## Task objective
Which lines below include "woff"? Copy them all.

## Supplied material
┌──

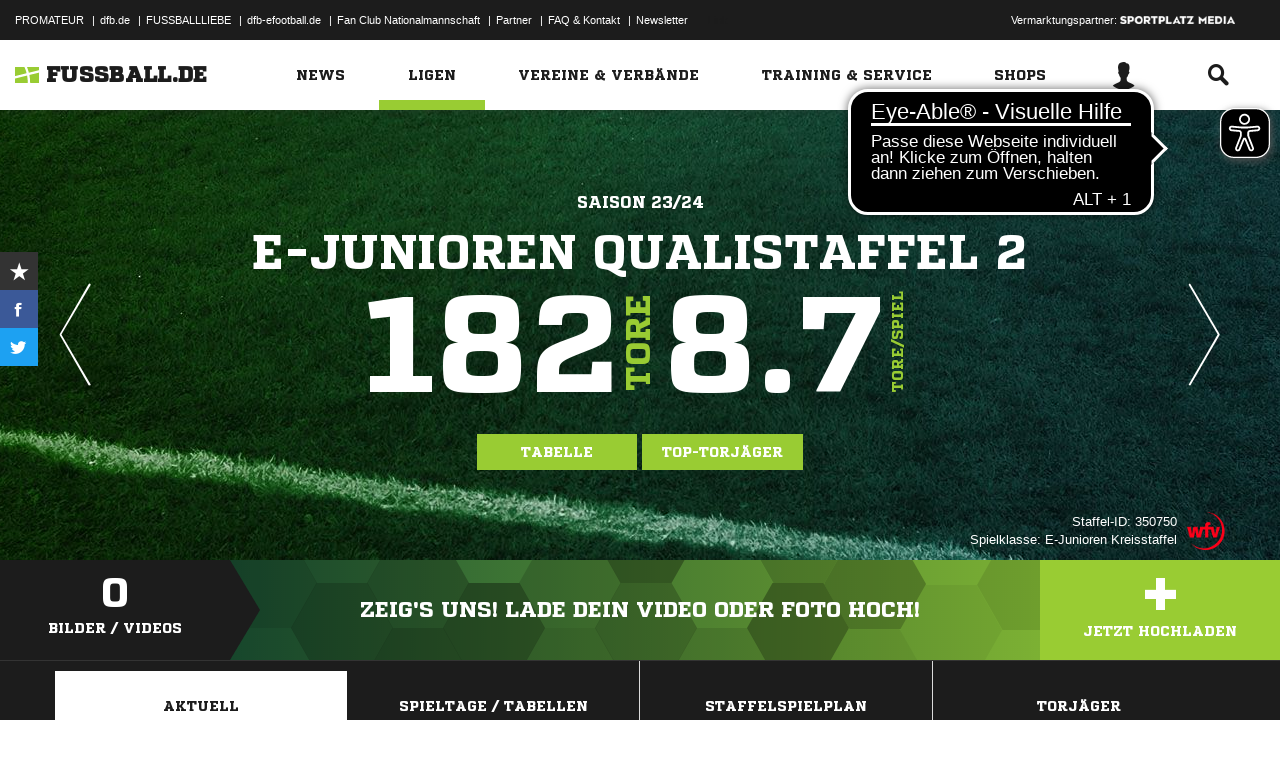

--- FILE ---
content_type: text/css; charset=UTF-8
request_url: https://www.fussball.de/export.fontface/-/id/mh5o4zd6/type/css
body_size: 12
content:
@font-face {
	font-family: font-mh5o4zd6;
	src: 
		url('//www.fussball.de/export.fontface/-/format/woff/id/mh5o4zd6/type/font') format('woff'),
		url('//www.fussball.de/export.fontface/-/format/ttf/id/mh5o4zd6/type/font') format('truetype');
}

.results-c-mh5o4zd6 {
	font-family: font-mh5o4zd6 !important;
}

--- FILE ---
content_type: text/css; charset=UTF-8
request_url: https://www.fussball.de/export.fontface/-/id/slt567na/type/css
body_size: 11
content:
@font-face {
	font-family: font-slt567na;
	src: 
		url('//www.fussball.de/export.fontface/-/format/woff/id/slt567na/type/font') format('woff'),
		url('//www.fussball.de/export.fontface/-/format/ttf/id/slt567na/type/font') format('truetype');
}

.results-c-slt567na {
	font-family: font-slt567na !important;
}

└──

## Response
		url('//www.fussball.de/export.fontface/-/format/woff/id/mh5o4zd6/type/font') format('woff'),
		url('//www.fussball.de/export.fontface/-/format/woff/id/slt567na/type/font') format('woff'),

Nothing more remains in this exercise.